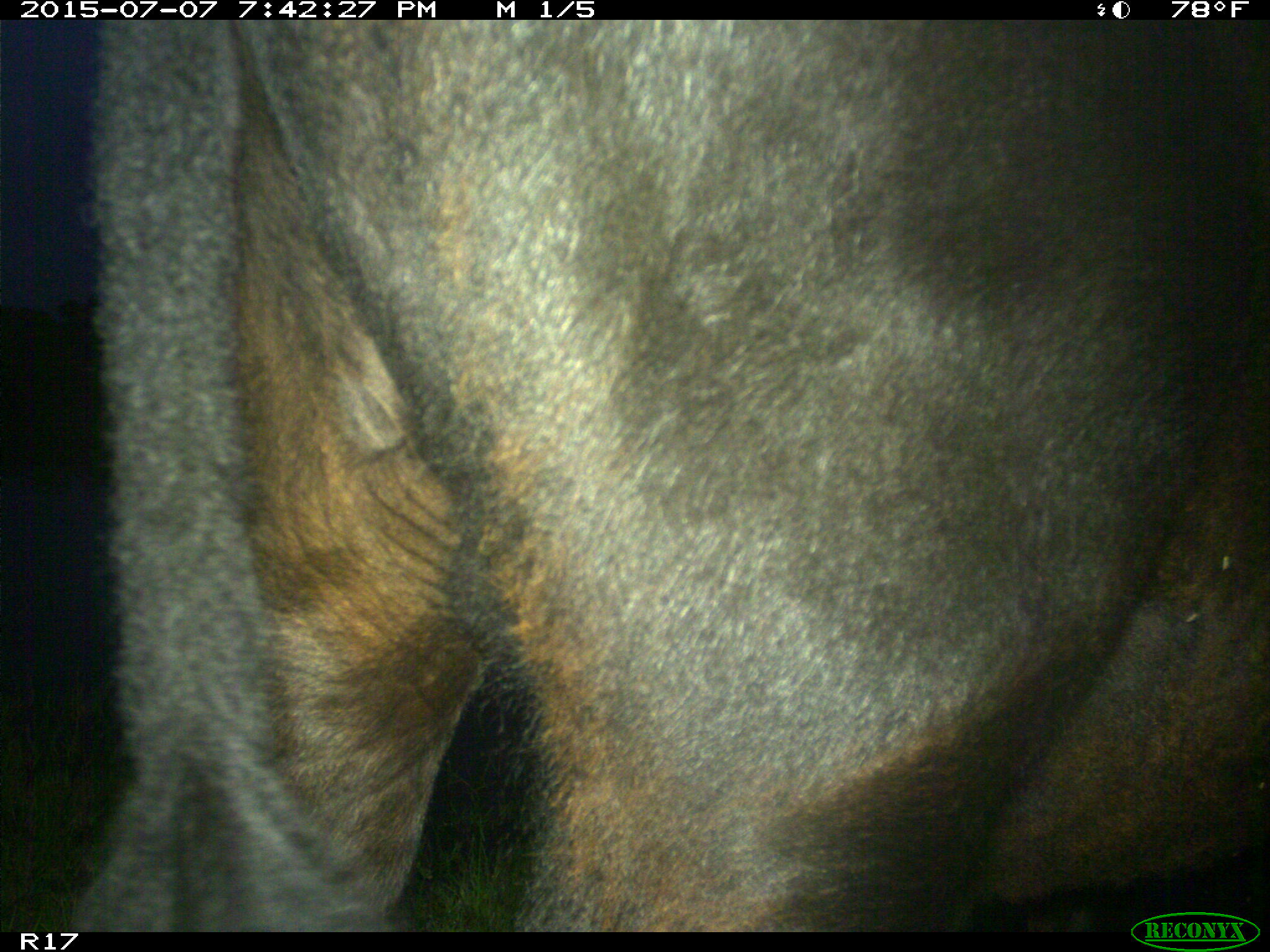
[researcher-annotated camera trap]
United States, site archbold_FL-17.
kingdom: Animalia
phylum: Chordata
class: Mammalia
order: Artiodactyla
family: Bovidae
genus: Bos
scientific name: Bos taurus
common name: domestic cow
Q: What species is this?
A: Bos taurus (domestic cow).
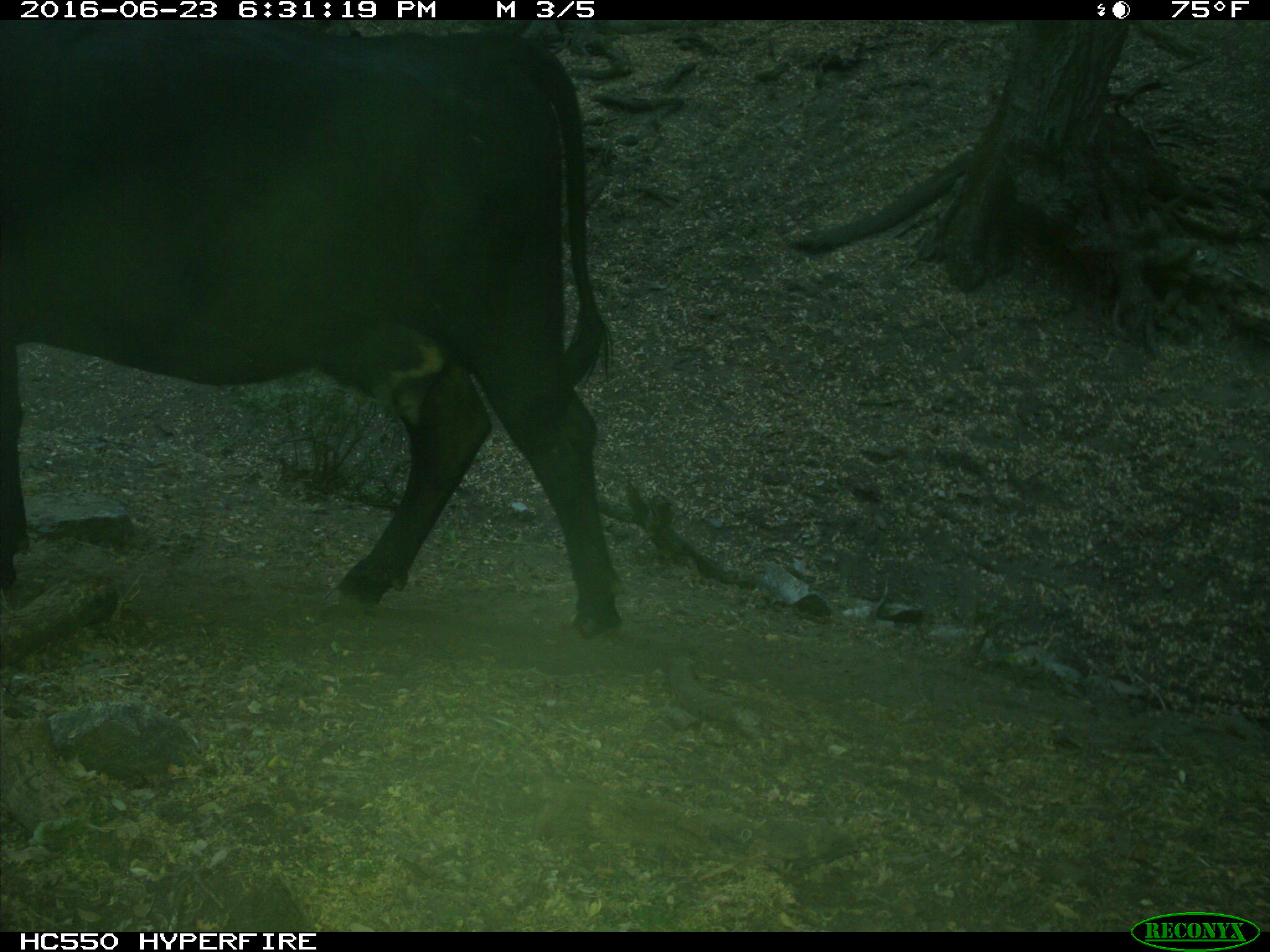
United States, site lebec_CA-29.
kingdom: Animalia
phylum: Chordata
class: Mammalia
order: Artiodactyla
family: Bovidae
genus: Bos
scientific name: Bos taurus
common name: domestic cow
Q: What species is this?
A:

^^^^

[WHAT THIS TASK INVOLVES]
Wherever the word "States" appears in the entries above, copy that whole line.

[WRITTEN RESPONSE]
United States, site archbold_FL-17.
United States, site lebec_CA-29.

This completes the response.